One of the repeating themes in our weekly reminders is on the mannerisms that exemplify a Muslim. As mentioned in previous reminders, there is one thing performing the acts of worship such as prayers and fasting for example, and then there is the every day behaviours, mannerisms and action which distinguish a Muslim from others.
One of these is the integrity that a Muslim demonstrates in their everyday actions. This is demonstrated through honesty, trustworthiness and keeping of promises or pledges that we make.
The imam outlined two types of pledges or promises that we make. There is the first one which is the pledge we make with Allah SWT and then the pledge we make in our everyday dealings with other people.
In regards to the first pledge, the imam reminded us of the 40th ayat of Sura Al-Baqara which is translated to say:
O children of Israel! Remember My favours upon you. Fulfil your covenant and I will fulfil Mine, and stand in awe of Me ˹alone˺.
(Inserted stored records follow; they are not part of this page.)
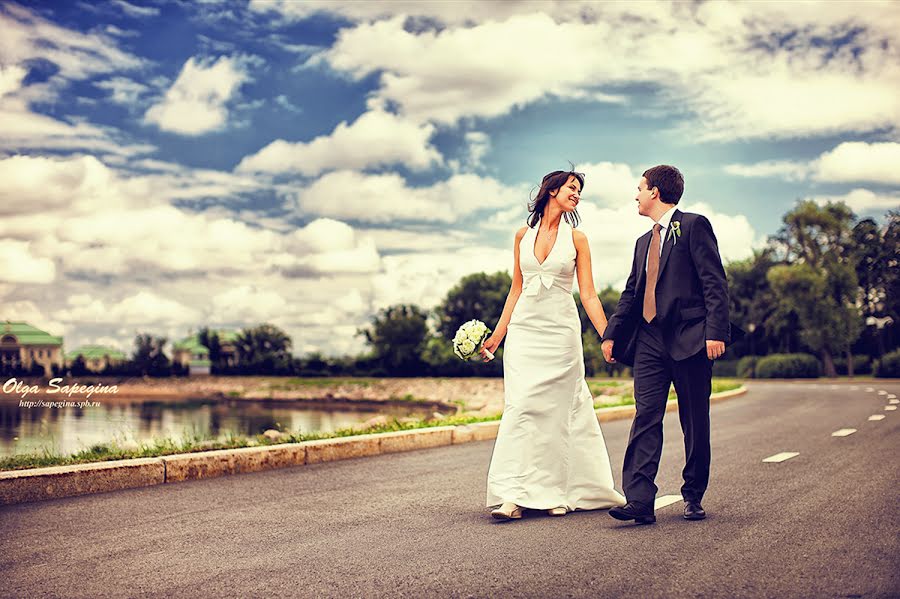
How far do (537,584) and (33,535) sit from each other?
3429 mm

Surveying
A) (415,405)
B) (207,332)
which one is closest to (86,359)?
(207,332)

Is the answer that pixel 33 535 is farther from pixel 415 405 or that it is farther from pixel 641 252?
pixel 415 405

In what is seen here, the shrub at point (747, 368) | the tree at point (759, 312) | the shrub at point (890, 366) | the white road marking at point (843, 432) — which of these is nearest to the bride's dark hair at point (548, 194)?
the white road marking at point (843, 432)

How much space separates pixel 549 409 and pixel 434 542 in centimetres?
146

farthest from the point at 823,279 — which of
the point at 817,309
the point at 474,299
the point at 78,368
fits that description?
the point at 78,368

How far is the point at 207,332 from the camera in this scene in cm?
10088

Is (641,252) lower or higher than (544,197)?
lower

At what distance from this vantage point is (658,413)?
18.5ft

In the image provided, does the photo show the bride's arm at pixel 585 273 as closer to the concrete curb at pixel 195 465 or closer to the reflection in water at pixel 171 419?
the concrete curb at pixel 195 465

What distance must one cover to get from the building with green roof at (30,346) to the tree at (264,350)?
19.4 meters

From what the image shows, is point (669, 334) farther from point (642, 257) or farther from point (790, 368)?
point (790, 368)

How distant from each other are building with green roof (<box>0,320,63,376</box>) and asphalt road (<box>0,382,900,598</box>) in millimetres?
95086

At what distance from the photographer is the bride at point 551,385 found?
6.03 meters

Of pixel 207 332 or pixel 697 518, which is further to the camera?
pixel 207 332
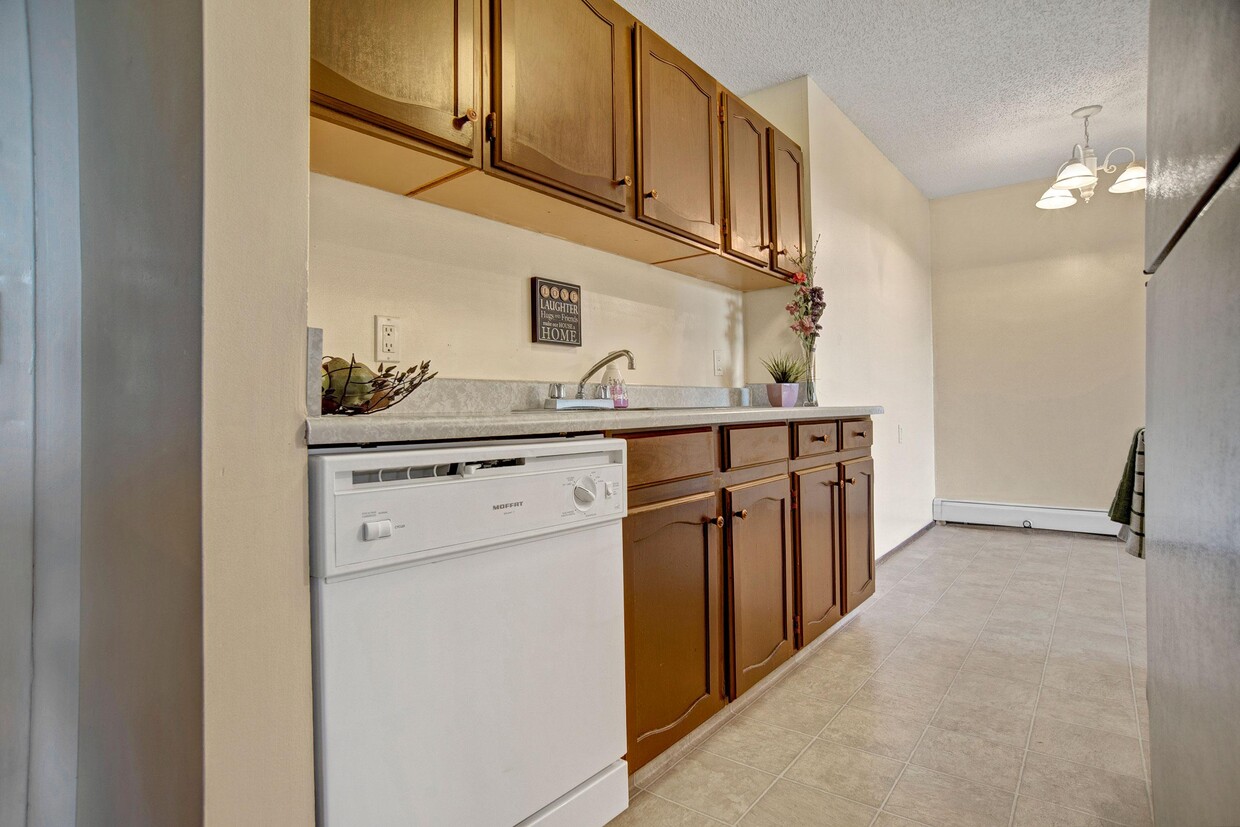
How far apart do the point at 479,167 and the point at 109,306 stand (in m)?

And he reminded us of Al-Ahzab, ayat 23 which is translated to say:
Among the believers are men who have proven true to what they pledged to Allah.1 Some of them have fulfilled their pledge ˹with their lives˺, others are waiting ˹their turn˺. They have never changed ˹their commitment˺ in the least.
Dear brothers and sisters, we need to be mindful that any promise or pledge we make is one that needs to be upheld, but especially when we implore Allah SWT for His help and we make promises to do something in return or to perform some act of worship or gratitude, we should be especially careful to do our part of the pledge or promise.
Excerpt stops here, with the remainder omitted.